● ASSIGNMENT: Your task is to transcribe the records exactly, skipping every image.

--- DATA FOR ANALYSIS ---

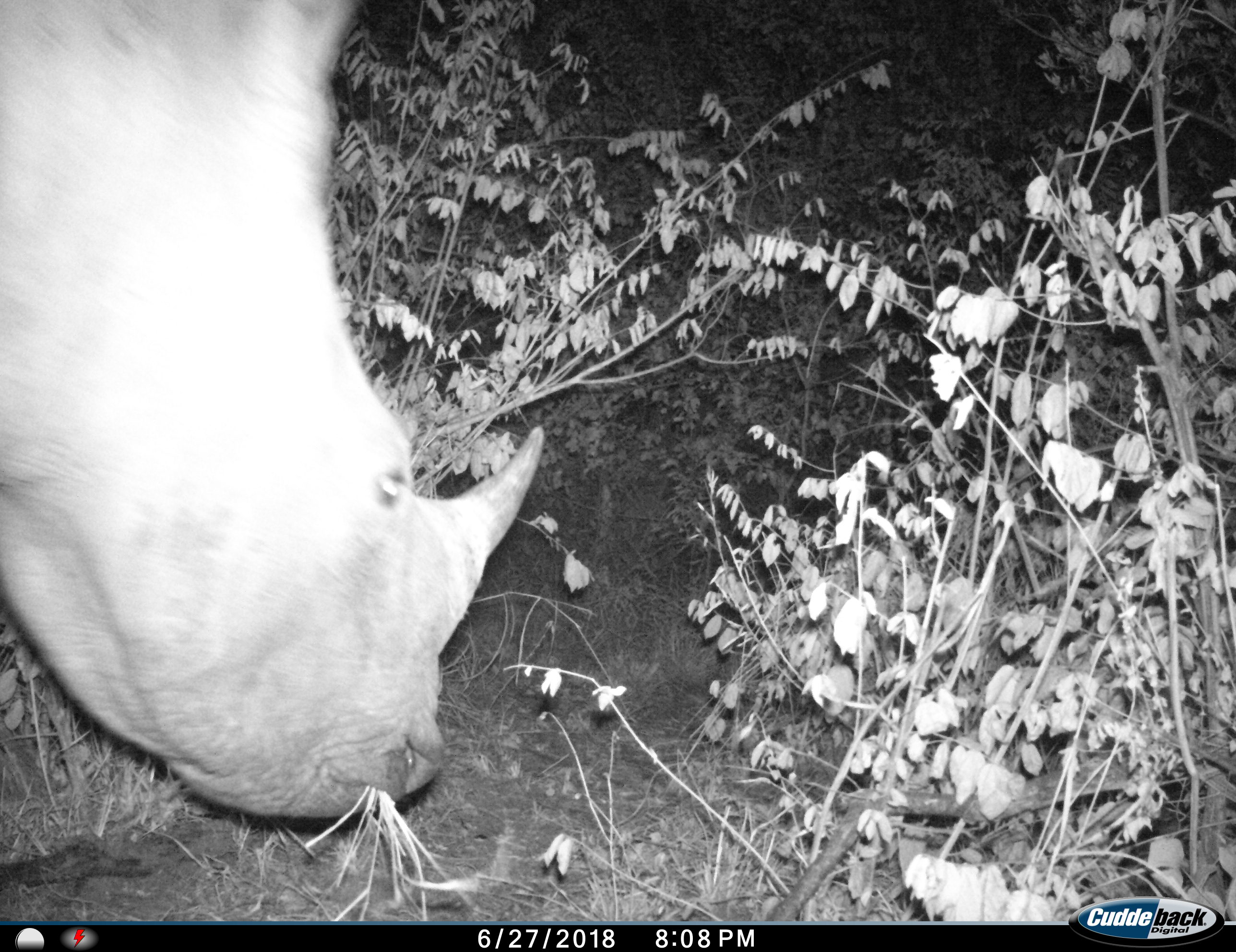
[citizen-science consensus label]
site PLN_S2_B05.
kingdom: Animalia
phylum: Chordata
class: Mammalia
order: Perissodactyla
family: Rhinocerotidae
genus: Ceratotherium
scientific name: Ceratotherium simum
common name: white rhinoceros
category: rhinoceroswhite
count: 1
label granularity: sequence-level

---

● SOLUTION TO THIS EXERCISE:
[citizen-science consensus label]
site PLN_S2_B05.
kingdom: Animalia
phylum: Chordata
class: Mammalia
order: Perissodactyla
family: Rhinocerotidae
genus: Ceratotherium
scientific name: Ceratotherium simum
common name: white rhinoceros
category: rhinoceroswhite
count: 1
label granularity: sequence-level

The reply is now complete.